Dataset extract ::

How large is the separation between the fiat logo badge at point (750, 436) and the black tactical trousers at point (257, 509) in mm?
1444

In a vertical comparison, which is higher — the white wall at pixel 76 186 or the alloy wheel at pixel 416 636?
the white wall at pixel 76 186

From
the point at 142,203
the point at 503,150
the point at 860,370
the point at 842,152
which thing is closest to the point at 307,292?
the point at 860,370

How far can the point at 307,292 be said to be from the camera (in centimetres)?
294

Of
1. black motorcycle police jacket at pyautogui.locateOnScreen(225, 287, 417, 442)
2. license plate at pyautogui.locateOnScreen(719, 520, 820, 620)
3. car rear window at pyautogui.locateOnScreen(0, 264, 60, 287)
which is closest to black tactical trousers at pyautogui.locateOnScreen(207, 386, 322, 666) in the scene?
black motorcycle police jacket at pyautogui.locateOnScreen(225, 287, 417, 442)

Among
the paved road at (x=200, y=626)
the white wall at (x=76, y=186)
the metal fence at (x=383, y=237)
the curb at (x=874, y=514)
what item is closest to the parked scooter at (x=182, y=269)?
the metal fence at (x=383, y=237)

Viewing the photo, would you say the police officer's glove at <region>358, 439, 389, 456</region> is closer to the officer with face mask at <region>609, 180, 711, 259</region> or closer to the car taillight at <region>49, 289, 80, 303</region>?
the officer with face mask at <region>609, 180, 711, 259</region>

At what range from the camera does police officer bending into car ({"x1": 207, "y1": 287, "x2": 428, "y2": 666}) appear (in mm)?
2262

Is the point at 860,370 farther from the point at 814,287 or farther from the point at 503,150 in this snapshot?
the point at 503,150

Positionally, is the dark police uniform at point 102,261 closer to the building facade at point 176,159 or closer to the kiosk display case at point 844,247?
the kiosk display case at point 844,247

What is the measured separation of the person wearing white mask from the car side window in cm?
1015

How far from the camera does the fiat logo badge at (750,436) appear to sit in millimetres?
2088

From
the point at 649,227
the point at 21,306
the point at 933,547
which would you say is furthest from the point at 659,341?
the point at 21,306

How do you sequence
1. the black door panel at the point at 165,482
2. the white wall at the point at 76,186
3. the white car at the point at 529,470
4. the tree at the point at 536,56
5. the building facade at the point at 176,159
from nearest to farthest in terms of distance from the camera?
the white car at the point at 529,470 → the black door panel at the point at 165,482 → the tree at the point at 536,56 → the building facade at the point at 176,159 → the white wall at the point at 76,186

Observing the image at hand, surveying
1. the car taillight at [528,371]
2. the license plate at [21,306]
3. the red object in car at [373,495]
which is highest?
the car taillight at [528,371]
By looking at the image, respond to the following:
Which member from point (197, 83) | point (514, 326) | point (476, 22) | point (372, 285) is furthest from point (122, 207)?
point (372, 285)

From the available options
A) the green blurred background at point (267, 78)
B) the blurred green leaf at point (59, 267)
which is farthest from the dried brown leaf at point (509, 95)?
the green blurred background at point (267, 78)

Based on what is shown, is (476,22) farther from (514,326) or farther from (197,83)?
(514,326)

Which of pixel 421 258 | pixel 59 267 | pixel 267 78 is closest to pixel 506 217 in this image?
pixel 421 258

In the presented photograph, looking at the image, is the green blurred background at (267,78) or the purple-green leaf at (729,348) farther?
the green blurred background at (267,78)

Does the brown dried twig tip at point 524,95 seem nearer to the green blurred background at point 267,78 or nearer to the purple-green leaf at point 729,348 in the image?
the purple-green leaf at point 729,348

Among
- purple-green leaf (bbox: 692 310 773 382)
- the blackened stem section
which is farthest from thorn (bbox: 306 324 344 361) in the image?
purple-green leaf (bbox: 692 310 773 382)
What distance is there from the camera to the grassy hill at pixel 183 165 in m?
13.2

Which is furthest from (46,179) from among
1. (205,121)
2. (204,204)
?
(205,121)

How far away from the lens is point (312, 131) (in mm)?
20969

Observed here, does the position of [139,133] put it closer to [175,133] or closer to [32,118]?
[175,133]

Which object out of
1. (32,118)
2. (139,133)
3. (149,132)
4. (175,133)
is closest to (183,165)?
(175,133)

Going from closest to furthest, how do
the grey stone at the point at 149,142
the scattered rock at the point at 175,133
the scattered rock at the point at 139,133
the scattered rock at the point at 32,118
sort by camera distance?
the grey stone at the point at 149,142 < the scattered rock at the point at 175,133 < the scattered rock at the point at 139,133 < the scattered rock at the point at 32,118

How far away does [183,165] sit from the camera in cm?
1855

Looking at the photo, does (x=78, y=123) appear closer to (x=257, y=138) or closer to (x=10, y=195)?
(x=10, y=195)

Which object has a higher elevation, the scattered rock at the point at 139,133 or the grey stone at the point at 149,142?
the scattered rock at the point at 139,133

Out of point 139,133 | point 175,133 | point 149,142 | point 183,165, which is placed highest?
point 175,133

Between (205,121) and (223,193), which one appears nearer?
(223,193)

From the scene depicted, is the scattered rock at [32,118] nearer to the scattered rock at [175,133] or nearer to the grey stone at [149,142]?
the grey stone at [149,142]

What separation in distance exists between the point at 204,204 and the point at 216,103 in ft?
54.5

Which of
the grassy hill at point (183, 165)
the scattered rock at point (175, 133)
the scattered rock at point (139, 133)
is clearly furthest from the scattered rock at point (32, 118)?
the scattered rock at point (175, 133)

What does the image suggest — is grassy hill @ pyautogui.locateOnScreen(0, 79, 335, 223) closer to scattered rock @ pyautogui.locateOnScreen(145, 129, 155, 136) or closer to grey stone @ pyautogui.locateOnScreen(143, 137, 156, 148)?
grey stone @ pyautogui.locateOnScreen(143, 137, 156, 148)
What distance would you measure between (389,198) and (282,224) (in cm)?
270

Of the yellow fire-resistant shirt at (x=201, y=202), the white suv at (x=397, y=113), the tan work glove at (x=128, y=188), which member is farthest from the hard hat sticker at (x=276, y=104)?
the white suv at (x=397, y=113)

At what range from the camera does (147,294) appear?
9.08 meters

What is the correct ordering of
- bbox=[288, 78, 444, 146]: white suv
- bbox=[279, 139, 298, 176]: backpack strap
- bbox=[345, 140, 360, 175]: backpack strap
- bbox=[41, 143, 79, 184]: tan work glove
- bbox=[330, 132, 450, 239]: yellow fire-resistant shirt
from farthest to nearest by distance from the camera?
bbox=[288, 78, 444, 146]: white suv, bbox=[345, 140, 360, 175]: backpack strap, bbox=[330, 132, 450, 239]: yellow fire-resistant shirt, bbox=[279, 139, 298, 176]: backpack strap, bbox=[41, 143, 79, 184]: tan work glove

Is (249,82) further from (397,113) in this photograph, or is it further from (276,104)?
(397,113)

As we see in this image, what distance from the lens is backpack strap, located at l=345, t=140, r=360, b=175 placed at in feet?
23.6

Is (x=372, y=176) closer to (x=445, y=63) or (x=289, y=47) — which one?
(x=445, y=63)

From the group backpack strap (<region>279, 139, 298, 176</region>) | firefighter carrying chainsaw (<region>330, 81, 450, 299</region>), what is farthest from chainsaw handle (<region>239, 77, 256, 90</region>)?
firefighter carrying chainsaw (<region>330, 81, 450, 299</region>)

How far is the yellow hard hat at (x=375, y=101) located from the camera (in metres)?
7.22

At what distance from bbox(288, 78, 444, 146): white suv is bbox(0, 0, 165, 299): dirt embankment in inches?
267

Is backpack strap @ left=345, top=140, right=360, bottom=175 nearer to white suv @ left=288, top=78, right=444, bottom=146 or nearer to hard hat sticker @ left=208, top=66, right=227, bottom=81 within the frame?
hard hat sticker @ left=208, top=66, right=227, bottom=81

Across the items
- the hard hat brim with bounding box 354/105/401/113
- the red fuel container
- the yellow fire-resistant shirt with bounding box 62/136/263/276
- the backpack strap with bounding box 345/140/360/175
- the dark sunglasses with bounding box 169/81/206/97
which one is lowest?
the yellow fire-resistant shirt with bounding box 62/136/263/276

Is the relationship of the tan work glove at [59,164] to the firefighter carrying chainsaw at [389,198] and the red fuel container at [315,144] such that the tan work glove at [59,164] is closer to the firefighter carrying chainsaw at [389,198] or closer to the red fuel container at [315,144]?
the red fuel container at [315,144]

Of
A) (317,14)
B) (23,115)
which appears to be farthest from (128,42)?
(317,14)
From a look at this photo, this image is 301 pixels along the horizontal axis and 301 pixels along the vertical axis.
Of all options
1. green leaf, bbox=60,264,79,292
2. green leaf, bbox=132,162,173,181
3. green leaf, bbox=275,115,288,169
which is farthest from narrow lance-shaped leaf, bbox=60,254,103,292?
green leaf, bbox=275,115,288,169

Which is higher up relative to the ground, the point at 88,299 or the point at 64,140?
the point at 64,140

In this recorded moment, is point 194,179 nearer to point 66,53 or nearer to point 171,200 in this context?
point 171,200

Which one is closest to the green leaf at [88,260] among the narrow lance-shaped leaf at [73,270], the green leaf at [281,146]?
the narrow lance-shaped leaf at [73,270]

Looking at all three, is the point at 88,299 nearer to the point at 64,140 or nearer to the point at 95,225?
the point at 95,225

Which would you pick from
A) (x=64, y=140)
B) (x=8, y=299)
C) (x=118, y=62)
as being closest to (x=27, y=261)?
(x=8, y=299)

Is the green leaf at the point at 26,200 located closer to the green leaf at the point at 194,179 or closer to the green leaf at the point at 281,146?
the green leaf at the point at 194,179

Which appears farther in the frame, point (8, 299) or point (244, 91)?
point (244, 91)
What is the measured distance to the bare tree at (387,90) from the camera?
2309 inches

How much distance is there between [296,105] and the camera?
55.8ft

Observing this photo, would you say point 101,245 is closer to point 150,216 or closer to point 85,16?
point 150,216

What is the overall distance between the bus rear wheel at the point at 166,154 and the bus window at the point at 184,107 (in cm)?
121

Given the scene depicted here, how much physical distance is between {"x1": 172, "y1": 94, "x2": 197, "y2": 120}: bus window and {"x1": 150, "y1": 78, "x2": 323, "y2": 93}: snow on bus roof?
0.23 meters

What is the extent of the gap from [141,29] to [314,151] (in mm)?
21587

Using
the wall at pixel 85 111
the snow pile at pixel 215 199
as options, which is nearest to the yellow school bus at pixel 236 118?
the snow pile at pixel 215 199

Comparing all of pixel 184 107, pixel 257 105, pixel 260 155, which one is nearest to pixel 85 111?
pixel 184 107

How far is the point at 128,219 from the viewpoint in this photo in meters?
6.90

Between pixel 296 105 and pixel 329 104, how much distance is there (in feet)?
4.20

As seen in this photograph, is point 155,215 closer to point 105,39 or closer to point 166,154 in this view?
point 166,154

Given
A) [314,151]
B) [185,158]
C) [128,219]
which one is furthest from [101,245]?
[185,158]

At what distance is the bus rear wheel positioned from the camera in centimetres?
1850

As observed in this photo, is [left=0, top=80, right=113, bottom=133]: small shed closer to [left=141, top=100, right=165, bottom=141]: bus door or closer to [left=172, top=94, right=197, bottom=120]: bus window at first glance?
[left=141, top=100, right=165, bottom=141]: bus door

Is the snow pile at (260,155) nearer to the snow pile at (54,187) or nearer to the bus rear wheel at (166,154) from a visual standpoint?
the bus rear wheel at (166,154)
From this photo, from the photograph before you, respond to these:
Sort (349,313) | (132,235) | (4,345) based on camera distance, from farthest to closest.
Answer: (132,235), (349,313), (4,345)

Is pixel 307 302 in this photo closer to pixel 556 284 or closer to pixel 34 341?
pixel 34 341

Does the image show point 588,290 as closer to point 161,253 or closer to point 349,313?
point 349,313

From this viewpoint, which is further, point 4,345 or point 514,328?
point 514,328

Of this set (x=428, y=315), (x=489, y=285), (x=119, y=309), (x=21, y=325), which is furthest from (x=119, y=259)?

Goal of the exercise :: Format the lines above as a JSON list of strings, one string per line and no blank lines. Begin at the line containing "Going from closest to furthest, how do" and stop after the line containing "sort by camera distance?".

Complete answer ::
[
  "Going from closest to furthest, how do",
  "the grey stone at the point at 149,142",
  "the scattered rock at the point at 175,133",
  "the scattered rock at the point at 139,133",
  "the scattered rock at the point at 32,118",
  "sort by camera distance?"
]